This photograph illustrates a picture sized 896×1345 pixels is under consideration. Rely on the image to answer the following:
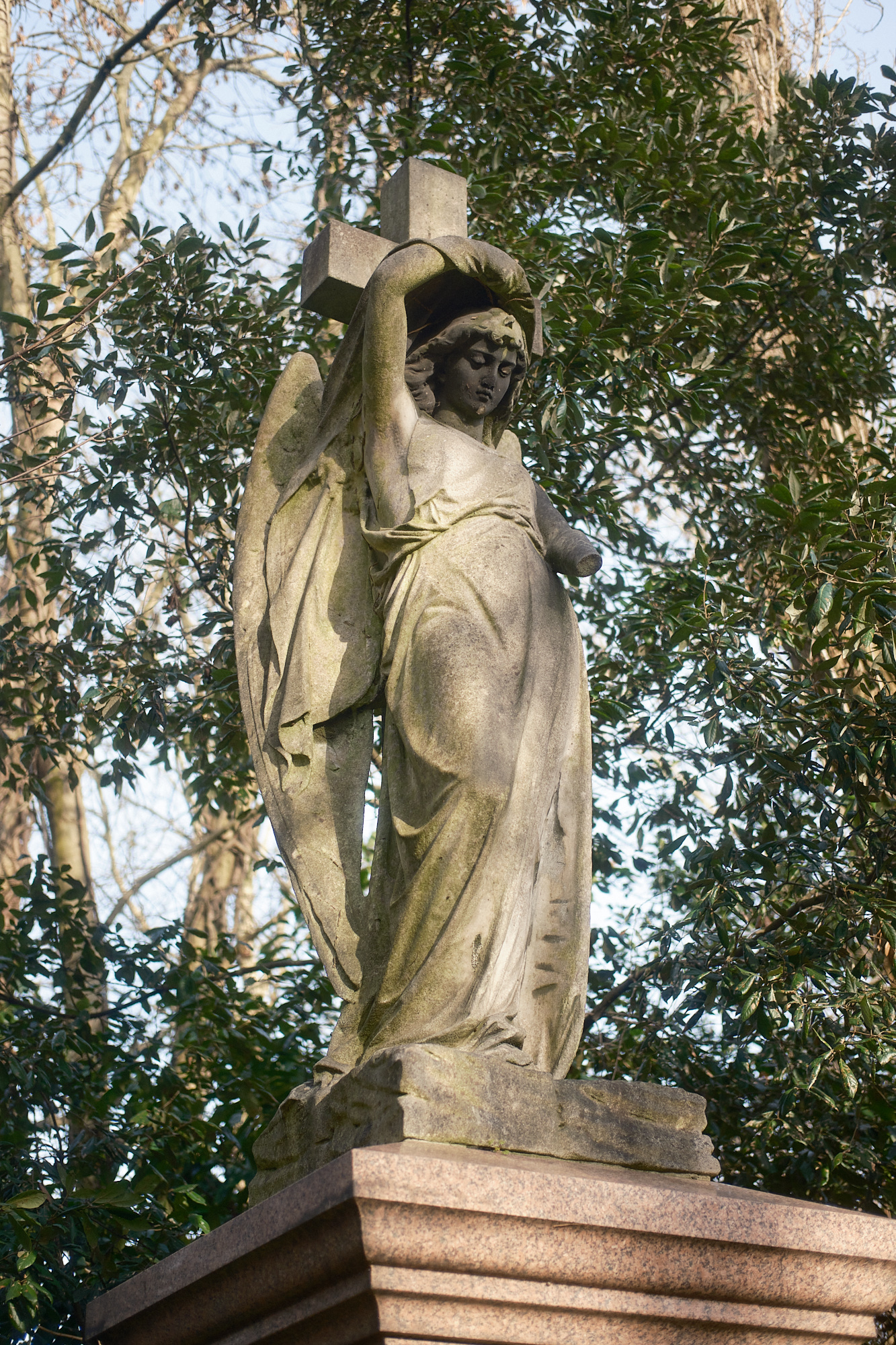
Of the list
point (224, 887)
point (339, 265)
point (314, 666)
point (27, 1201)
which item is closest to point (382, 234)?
point (339, 265)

> [REQUEST]: Rewrite the material with "list" swapped for "set" and everything else left the same. Leave out the pictures.

> [OUTPUT FOR THIS TASK]:
This photograph illustrates a picture sized 896×1345 pixels is under consideration. Rely on the image to answer the following:
Of the set
point (224, 887)
point (339, 265)
point (314, 666)
point (27, 1201)
which item is closest to point (382, 234)?
point (339, 265)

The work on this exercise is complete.